» Text segment
__________

I used to use marker pens years ago when I first got into rubber stamping to add colour to my stamped images. I was introduced to this technique by the talented Dee Grunig – whom I’ve always referred to the queen of colour (and enthusiasm). Back then of course I was very much limited by the styles of stamps on offer over here in the UK so I didn’t quite achieve the looks Id hoped to so I shelved this style of stamping for many years.
More recently I came across the fantastic Altered Journey DVD by the multi-talented Tim Holtz which I obtained from Hearts In Touch. On the DVD Tim demonstrates a technique he calls the Brushless Watercolour Technique – he uses Adirondack inkpads, rubber stamps and of course watercolour paper and spray to create fantastic watercolour style prints.
Ever since I saw the DVD I’ve been wanting to try this technique – as I was really mesmerized by the subtle washes it creates. So I filed the idea away in my head for future reference on the ‘ones to try’ list…
Fast forward a couple of months to about a month ago – As you may be aware I’m a bit of a leaf and foliage stamping nut and love all things ‘natural’; anyway Id had my eye on the ‘real flowers’ range of stamps ever since Hero Arts brought them out but had so far resisted the urge…one day I was surfing on ebay (like you do) and saw an offer which was too good to miss and acquired some of these style of stamps…
I had the stamps out on display for a couple of weeks and hadn’t used them yet; I just liked looking at them! Someone on my Creative Cards group uploaded some cards they had made using the Brushless Watercolour Technique and suddenly the light came on! I remembered the technique Id been meaning to try! And to top it all I had the real flower stamps out already – which I thought would look perfect in watercolour! A message from above!? Who knows but it was meant to be….

__________

» Data extract

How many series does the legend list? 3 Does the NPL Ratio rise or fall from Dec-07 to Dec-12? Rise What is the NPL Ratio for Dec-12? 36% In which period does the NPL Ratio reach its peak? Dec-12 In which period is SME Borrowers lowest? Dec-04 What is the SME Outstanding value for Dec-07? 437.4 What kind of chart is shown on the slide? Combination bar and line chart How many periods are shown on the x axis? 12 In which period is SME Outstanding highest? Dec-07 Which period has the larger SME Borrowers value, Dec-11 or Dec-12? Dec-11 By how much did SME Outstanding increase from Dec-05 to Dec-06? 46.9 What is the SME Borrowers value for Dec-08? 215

__________

» Directions
a – Answer these questions from the post about rubber stamping:
(i) Who introduced the writer to adding color with marker pens?
(ii) Where did the writer obtain the Altered Journey DVD?
(iii) On what site did the writer acquire the real flowers style of stamps?
b – Reproduce the part of the post about rubber stamping that opens with the words containing "I used to use" and closes with "watercolour style prints.".

» List of answers
a –
(i) Dee Grunig
(ii) Hearts In Touch
(iii) eBay

b –
I used to use marker pens years ago when I first got into rubber stamping to add colour to my stamped images. I was introduced to this technique by the talented Dee Grunig – whom I’ve always referred to the queen of colour (and enthusiasm). Back then of course I was very much limited by the styles of stamps on offer over here in the UK so I didn’t quite achieve the looks Id hoped to so I shelved this style of stamping for many years.
More recently I came across the fantastic Altered Journey DVD by the multi-talented Tim Holtz which I obtained from Hearts In Touch. On the DVD Tim demonstrates a technique he calls the Brushless Watercolour Technique – he uses Adirondack inkpads, rubber stamps and of course watercolour paper and spray to create fantastic watercolour style prints.